Presentato il nucleo Alzheimer di Venosa

Presentato il nucleo Alzheimer di Venosa

Presentato il nucleo Alzheimer di Venosa
La Regione Basilicata del resto ha deciso di investire risorse importanti, per un progetto innovativo, che è considerato un primo esempio di approccio integrato del Servizio sanitario regionale alla malattia dell’Alzheimer, e che si avvarrà di tecniche avanzatissime.

Mettere l'anziano al centro delle politiche sanitarie e della nuova visione di rete della salute, soprattutto quando il paziente soffre di patologie degenerative come l'Alzheimer. Con questo intento – spiega una nota della Regione Basilicata – il Dipartimento regionale politiche della Persona ha deciso di mettere in campo un progetto ambizioso, ma che è destinato a dare un grosso contributo alla popolazione lucana non solo a livello di prevenzione, ma anche e soprattutto in fatto di interventi sanitari e benessere sociale.
 
L'inaugurazione del Nucleo Alzheimer di Venosa è comunque uno dei più importanti risultati raggiunti. Decisiva – sottolinea la nota – è stata una delibera di giunta regionale dello scorso mese di agosto, in cui si autorizzava l'Asp ad avviare le procedure di mobilità interaziendale per ottimizzare le figure professionali esistenti in organico. Dopo studi e ricerche, incontri con le amministrazioni, con il mondo della sanità e con le parti sociali, dopo provvedimenti dell'esecutivo, interlocuzioni e documenti siglati anche a livello ministeriale, si arriva oggi ad una fase cruciale e fondamentale.
 
La Regione Basilicata del resto – aggiunge ancora la nota – ha deciso di investire risorse importanti, per un progetto innovativo, che è considerato un primo esempio di approccio integrato del Servizio sanitario regionale alla malattia dell’Alzheimer, e che si avvarrà di tecniche avanzatissime. L’attivazione del Centro pubblico per l'Alzheimer di Venosa va a testimoniare la grande attenzione delle istituzioni regionali nei confronti dei pazienti che soffrono di una malattia che nell’ambito delle diverse forme di demenza si qualifica come la più rilevante sotto il profilo sociosanitario. 

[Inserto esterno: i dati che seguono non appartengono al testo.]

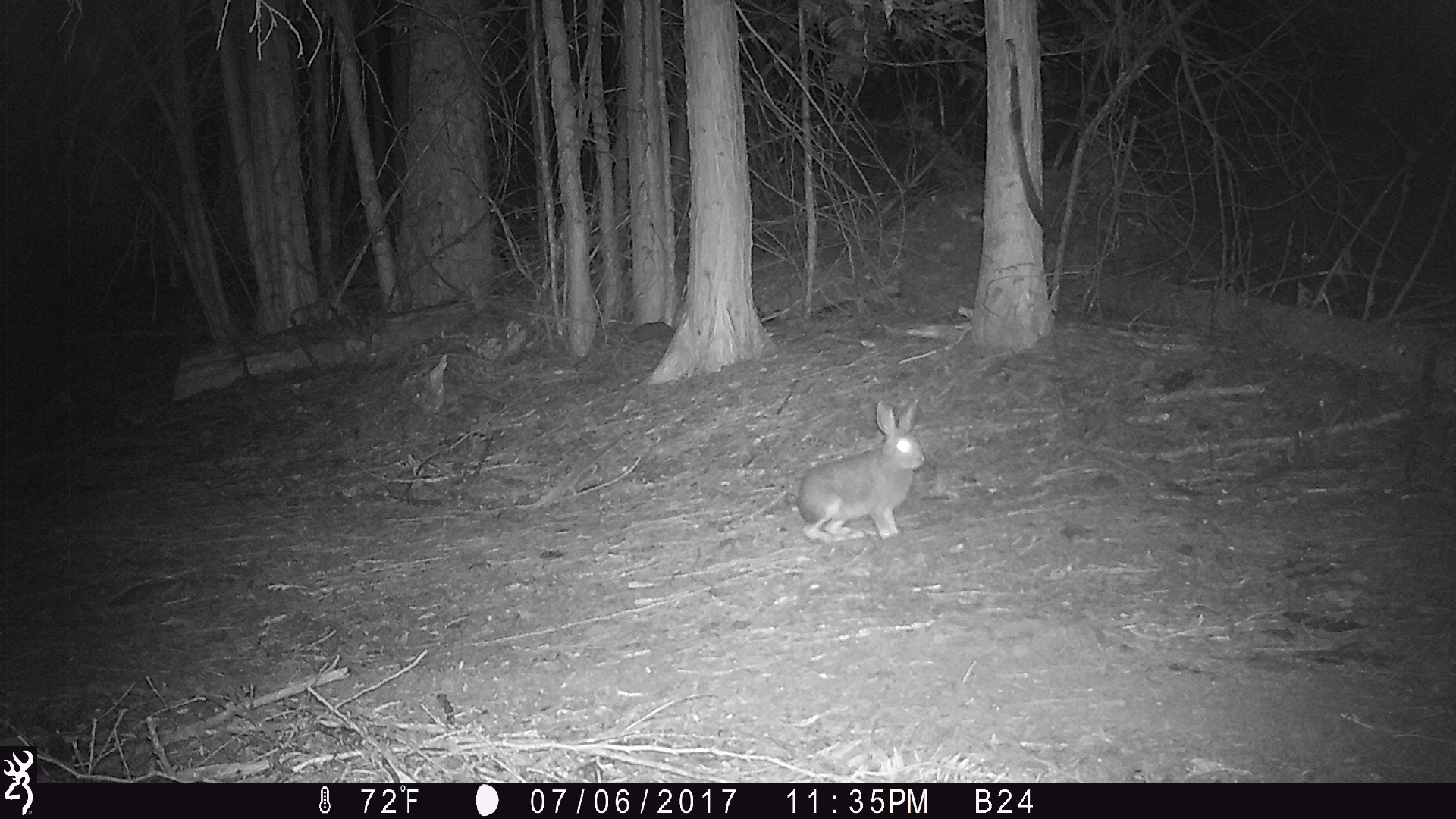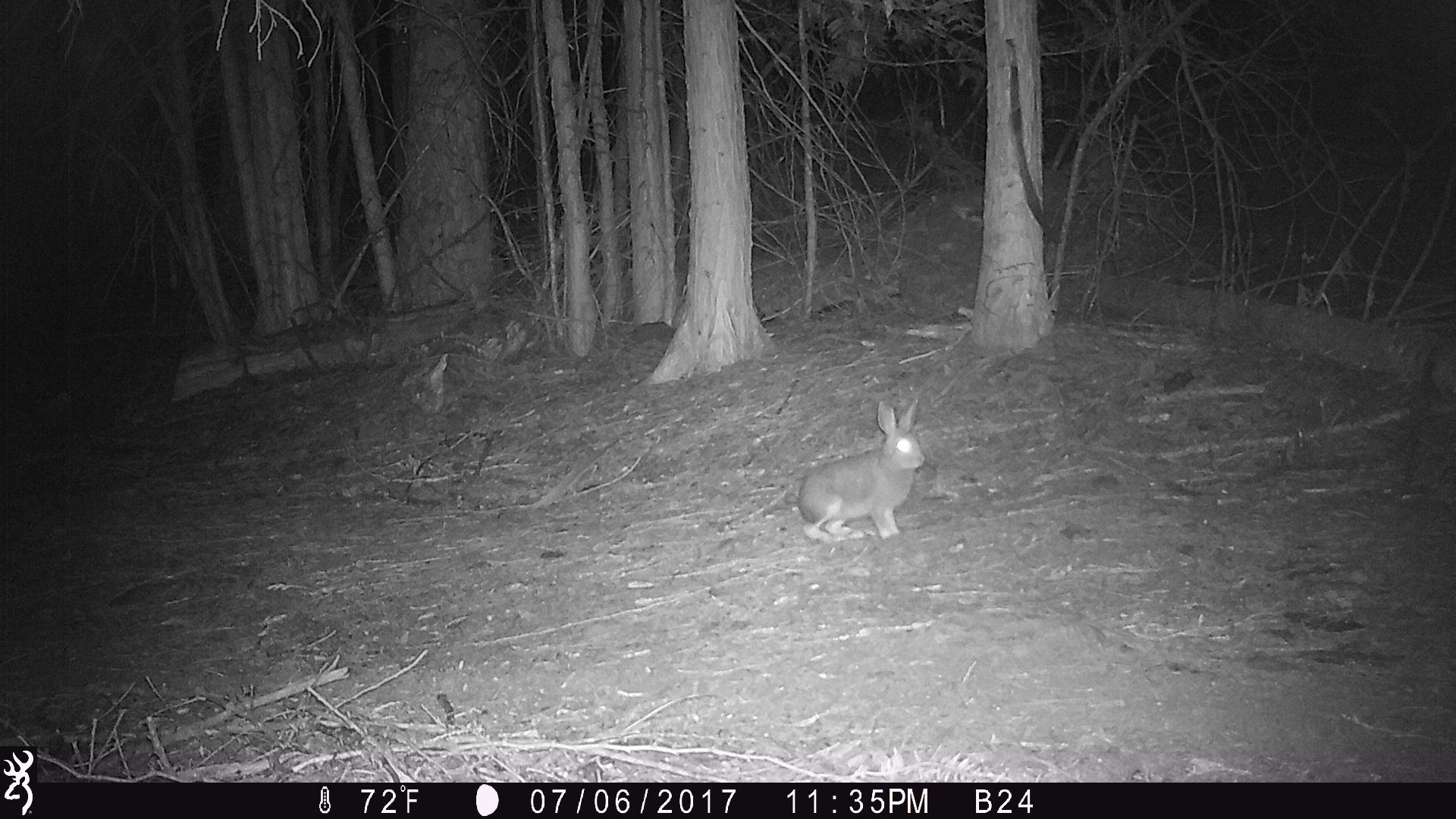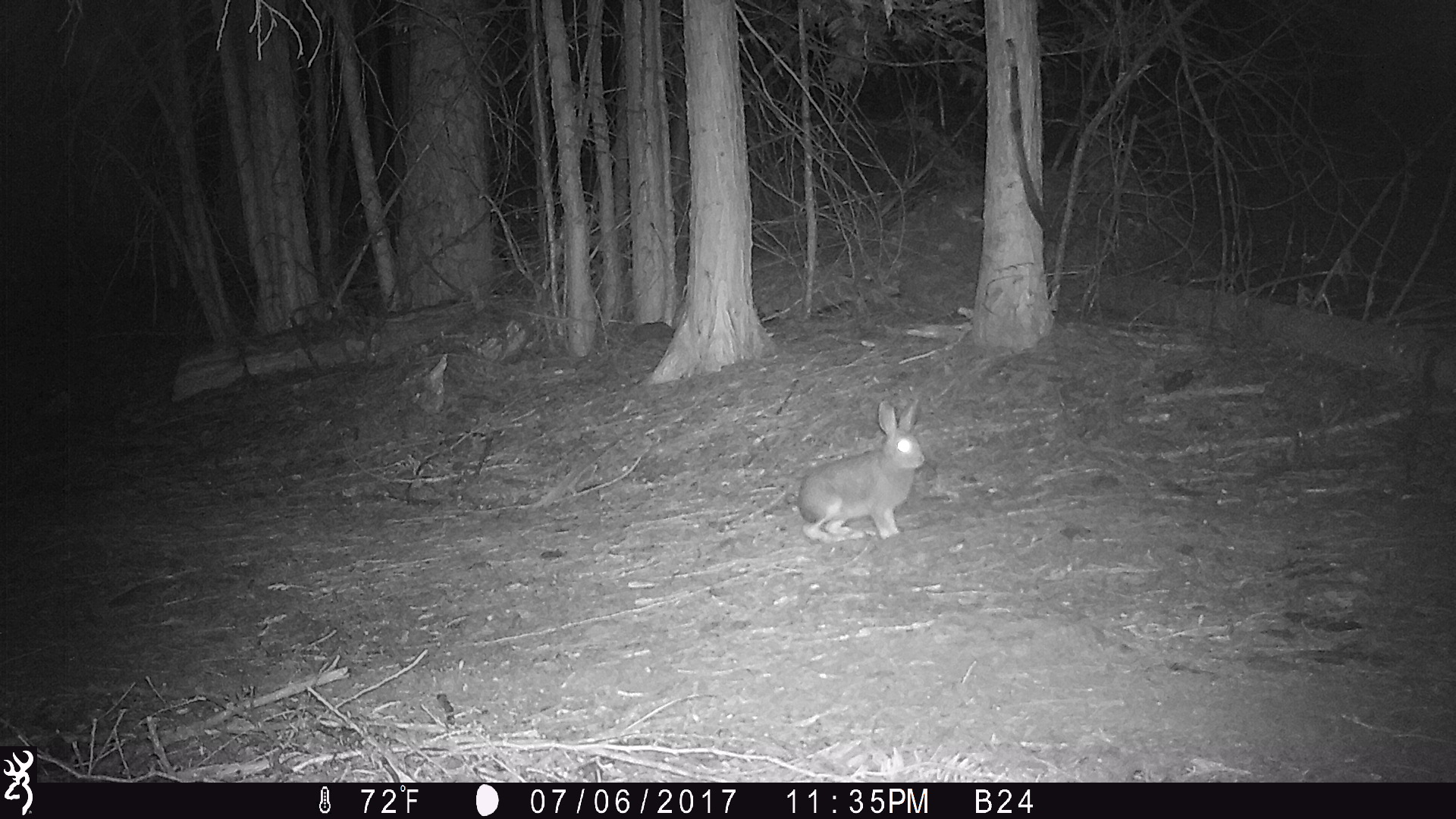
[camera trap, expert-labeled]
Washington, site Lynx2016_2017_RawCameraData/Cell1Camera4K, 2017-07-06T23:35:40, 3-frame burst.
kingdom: Animalia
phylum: Chordata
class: Mammalia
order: Lagomorpha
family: Leporidae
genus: Lepus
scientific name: Lepus americanus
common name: snowshoe hare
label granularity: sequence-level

Uno dei primi passaggi in tal senso è stata una delibera di giunta regionale del 2011 in cui veniva approvato il progetto relativo alla “Riorganizzazione della rete regionale per le demenze” dando mandato ad Asp e Asm di mettere in atto le azioni necessarie a concretizzarlo di concerto con l'Azienda ospedaliera regionale San Carlo di Potenza. 

La giunta regionale il 20 maggio 2014 ha approvato il progetto esecutivo proposto dall’Asp per il Nucleo Alzheimer di Venosa del costo complessivo di 500 mila euro. Ciò ha permesso la costruzione, in tempi brevi, del primo Centro regionale. 

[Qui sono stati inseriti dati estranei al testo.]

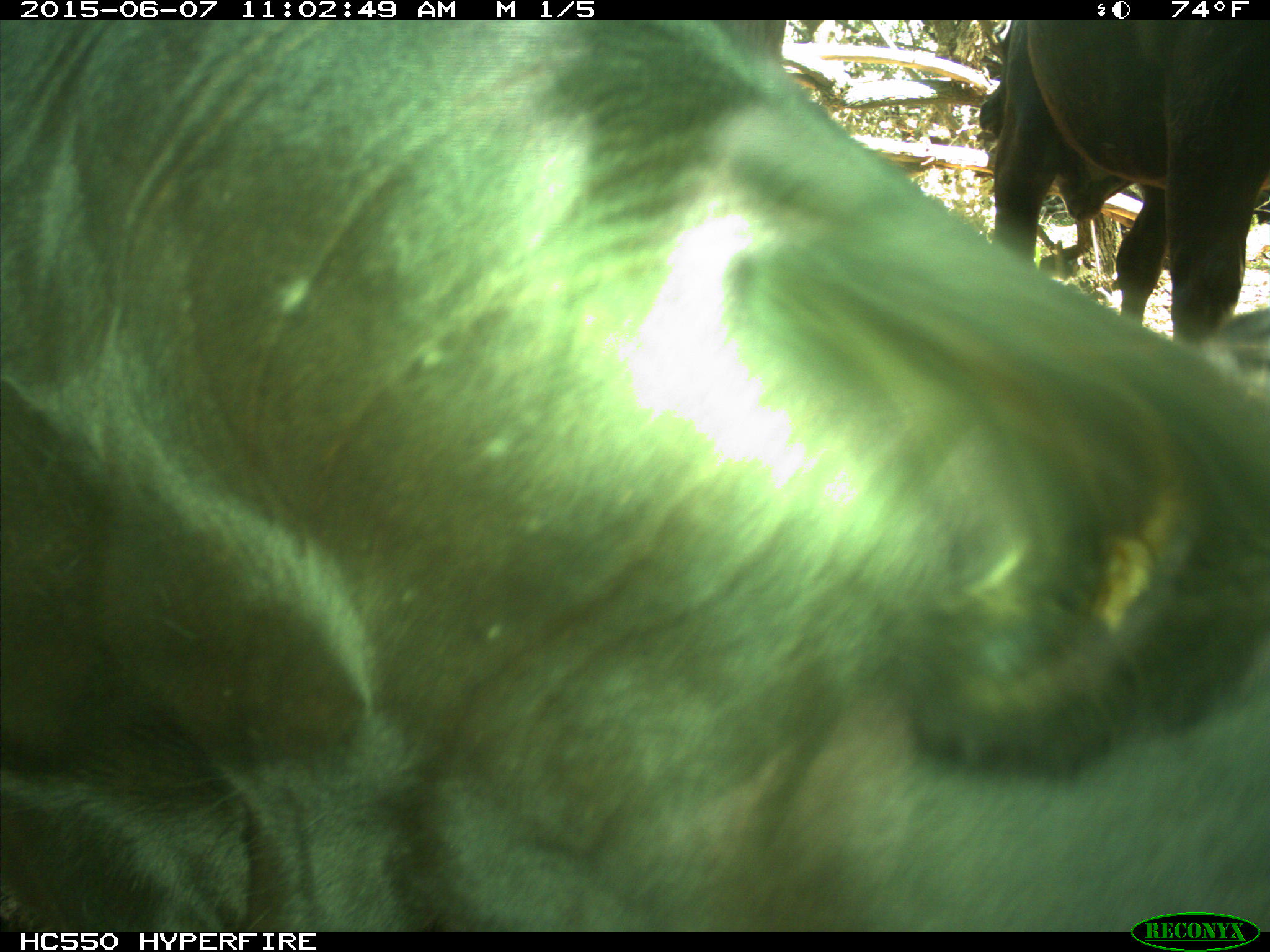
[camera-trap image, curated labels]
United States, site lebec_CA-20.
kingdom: Animalia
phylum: Chordata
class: Mammalia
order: Artiodactyla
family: Bovidae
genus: Bos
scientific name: Bos taurus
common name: domestic cow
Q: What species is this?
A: Bos taurus (domestic cow).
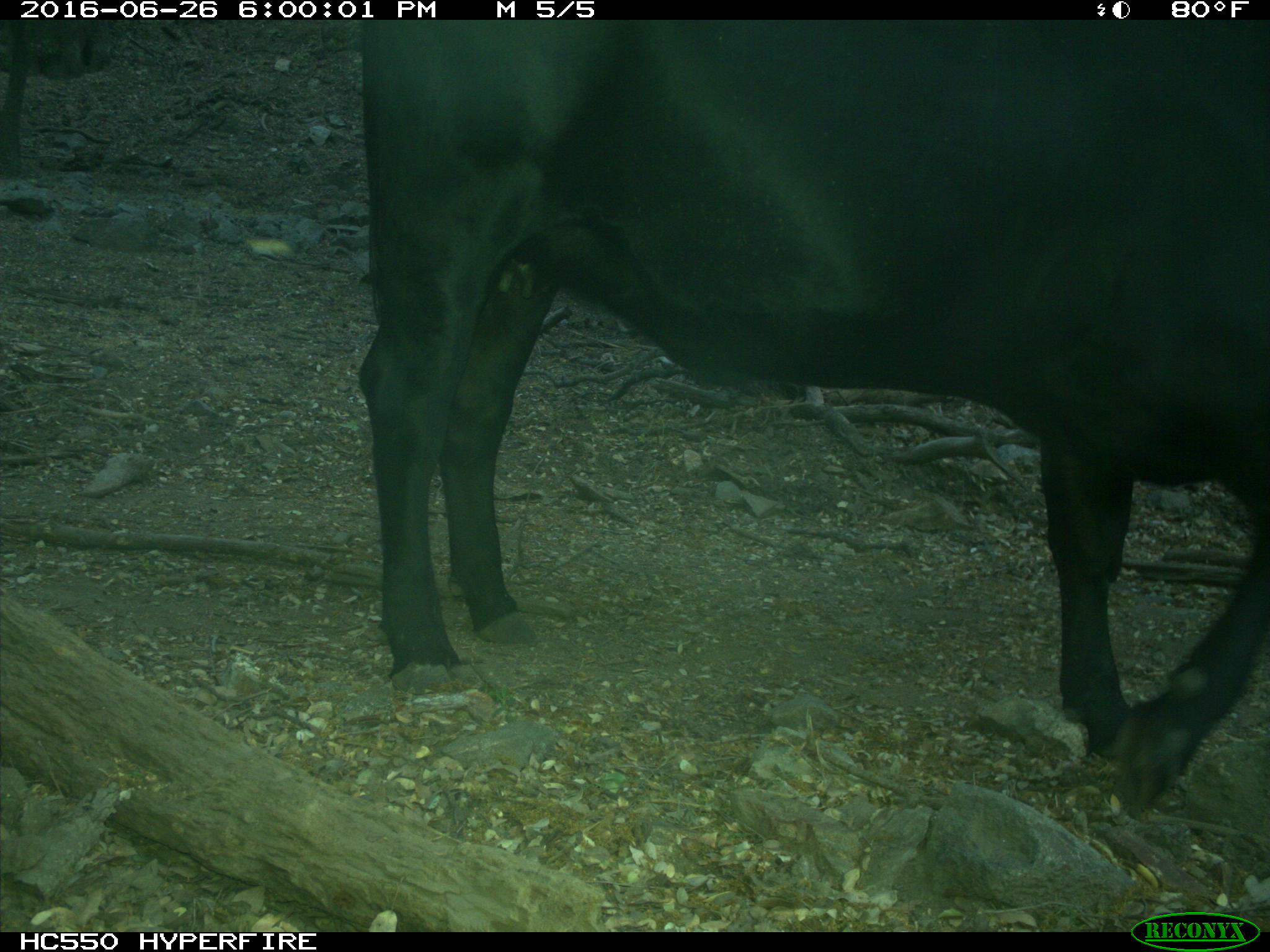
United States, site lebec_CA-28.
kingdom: Animalia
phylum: Chordata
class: Mammalia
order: Artiodactyla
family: Bovidae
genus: Bos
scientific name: Bos taurus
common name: domestic cow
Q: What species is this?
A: Bos taurus (domestic cow).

L'invecchiamento della popolazione coincide con l’aumento progressivo dell'incidenza della malattia, che ha determinato “l'esigenza di definire le caratteristiche di una rete dei servizi finalizzata prioritariamente ad andare incontro alle necessità dei pazienti e dei loro familiari”. 

Nella valutazione dei pazienti geriatrici, già dal 2000, le strutture sanitarie della Regione Basilicata utilizzano lo strumento Vaor-Adi, predittivo rispetto al luogo di cura più appropriato, che dagli ultimi mesi del 2015 è stato adottato anche da Lazio e Lombardia.